Ikutlah bersama saya; Saya akan membawamu ke sana.” “Bagaimana caramu membawa saya
menyeberang?” tanya kepiting itu. “Tentu saja dengan paruhku,” jawab bangau. “Ah, dengan cara seperti
itu saya bisa terjatuh,” kata kepiting, “saya tidak akan pergi bersamamu.” “Jangan takut, saya akan
memegangmu eraterat di sepanjang perjalanan.” Kepiting itu berpikir, “Ia tidaklah memindahkan ikan-
ikan itu ke dalam kolam. Akan tetapi, jika ia benar-benar membawa saya ke sana, itu adalah
keberuntunganku. Jika ia tidak melakukannya, yah, saya akan menggigit kepalanya hingga putus dan
membunuhnya.” Ia berkata seperti ini kepada bangau tersebut, “Kamu tidak akan bisa memegangku
dengan erat, Teman, karena kami, bangsa kepiting, dikaruniai dengan cangkang yang kerasnya sangat
mencengangkan. Jika saya bisa memegang lehermu dengan capit saya, saya bisa memegangmu dengan
erat dan bisa pergi bersamamu.” Tidak menduga kalau kepiting itu akan menjebaknya, bangau menyetujui
hal itu. Dengan capitnya, kepiting itu menjepit leher bangau seperti jepitan seorang tukang besi, dan
berkata, “Sekarang, kamu bisa mulai terbang!” Bangau itu membawanya dan menunjukkan kolam itu
awalnya, namun kemudian ia hinggap di sebuah pohon.
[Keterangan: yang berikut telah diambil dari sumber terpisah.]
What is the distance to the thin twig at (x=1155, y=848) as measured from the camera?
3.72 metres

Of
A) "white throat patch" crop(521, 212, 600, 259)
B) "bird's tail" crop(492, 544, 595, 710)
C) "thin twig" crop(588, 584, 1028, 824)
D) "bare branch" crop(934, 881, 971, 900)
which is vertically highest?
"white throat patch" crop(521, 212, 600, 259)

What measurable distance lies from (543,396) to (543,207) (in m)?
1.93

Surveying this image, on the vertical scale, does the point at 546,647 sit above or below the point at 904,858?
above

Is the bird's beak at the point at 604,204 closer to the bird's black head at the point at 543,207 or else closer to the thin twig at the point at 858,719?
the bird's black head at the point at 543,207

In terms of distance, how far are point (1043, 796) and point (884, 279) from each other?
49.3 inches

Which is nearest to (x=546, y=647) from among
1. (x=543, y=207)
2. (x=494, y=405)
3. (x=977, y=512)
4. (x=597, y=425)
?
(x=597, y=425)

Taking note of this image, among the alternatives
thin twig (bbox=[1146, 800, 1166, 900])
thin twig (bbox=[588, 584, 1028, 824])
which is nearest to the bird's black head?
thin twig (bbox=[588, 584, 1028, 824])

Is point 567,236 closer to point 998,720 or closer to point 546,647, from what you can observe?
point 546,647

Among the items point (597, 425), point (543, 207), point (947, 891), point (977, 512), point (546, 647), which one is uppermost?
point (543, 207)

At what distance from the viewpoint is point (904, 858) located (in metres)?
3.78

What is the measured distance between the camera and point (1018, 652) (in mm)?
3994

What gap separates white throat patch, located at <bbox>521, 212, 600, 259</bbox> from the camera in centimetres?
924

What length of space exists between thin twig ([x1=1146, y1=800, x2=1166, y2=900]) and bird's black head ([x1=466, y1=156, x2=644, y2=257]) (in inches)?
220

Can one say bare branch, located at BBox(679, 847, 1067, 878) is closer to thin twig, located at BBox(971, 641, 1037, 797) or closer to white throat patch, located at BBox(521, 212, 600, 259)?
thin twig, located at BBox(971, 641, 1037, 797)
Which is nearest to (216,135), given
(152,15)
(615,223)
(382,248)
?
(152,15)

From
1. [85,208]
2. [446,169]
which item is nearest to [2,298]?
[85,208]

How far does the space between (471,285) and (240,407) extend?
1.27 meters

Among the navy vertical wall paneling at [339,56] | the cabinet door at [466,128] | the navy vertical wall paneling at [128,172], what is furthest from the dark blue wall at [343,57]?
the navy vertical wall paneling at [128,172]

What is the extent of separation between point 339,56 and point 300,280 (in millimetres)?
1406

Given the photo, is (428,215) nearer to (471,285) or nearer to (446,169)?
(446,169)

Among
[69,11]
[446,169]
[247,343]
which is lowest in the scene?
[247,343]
“Kolam itu berada di arah itu, Paman,” kata kepiting, “engkau membawaku ke arah yang lain.”
“Saya benar-benar adalah pamanmu!” jawab bangau, “dan kamu benar-benar keponakanku! Kamu
mengira saya adalah budak yang harus mengangkat dan membawamu? Lihatlah tumpukan tulang-tulang
di kaki pohon ini; seperti semua ikan yang telah saya makan, saya akan memakanmu juga.” Kepiting
berkata, “Karena kebodohan mereka sendiri mereka dimakan olehmu, namun saya tidak akan
memberikan kesempatan itu kepadamu. Tidak, yang akan saya lakukan adalah membunuhmu. Dan kamu,
cukup bodoh dengan tidak melihat bahwa saya sedang menipumu. Jika harus mati, kita akan mati
bersama. Saya akan membuat kepalamu putus.” Setelah mengucapkan kata-kata itu, ia menjepit leher
burung bangau itu dengan capitnya yang seperti penjepit. Dengan mulut terbuka lebar, dan air mata yang
bercucuran dari matanya, bangau yang nyawanya terancam itu berkata, “Tuanku, saya tidak akan
memakanmu! Lepaskanlah saya!” “Baiklah, turunkan saya ke kolam itu,” kata kepiting. Bangau itu
berputar dan turun ke kolam seperti yang diperintahkan, menempatkan kepiting itu di atas lumut di
pinggir kolam. Namun sebelum turun, kepiting itu menjepit kepala bangau tersebut hingga putus, dengan
gerakan setangkas saat kita memotong tangkai bunga teratai menggunakan pisau. Dewa pohon yang
menetap di pohon itu, melihat kejadian yang menarik tersebut, membuat seisi hutan dipenuhi suara tepuk
tangan, melalui pengulangan syair ini dengan suaranya yang merdu:

Tipu muslihat tidak akan membawa keuntungan bagimu,

Orang yang penuh tipuan.

Lihatlah apa yang diperoleh bangau

yang penuh muslihat itu dari kepiting.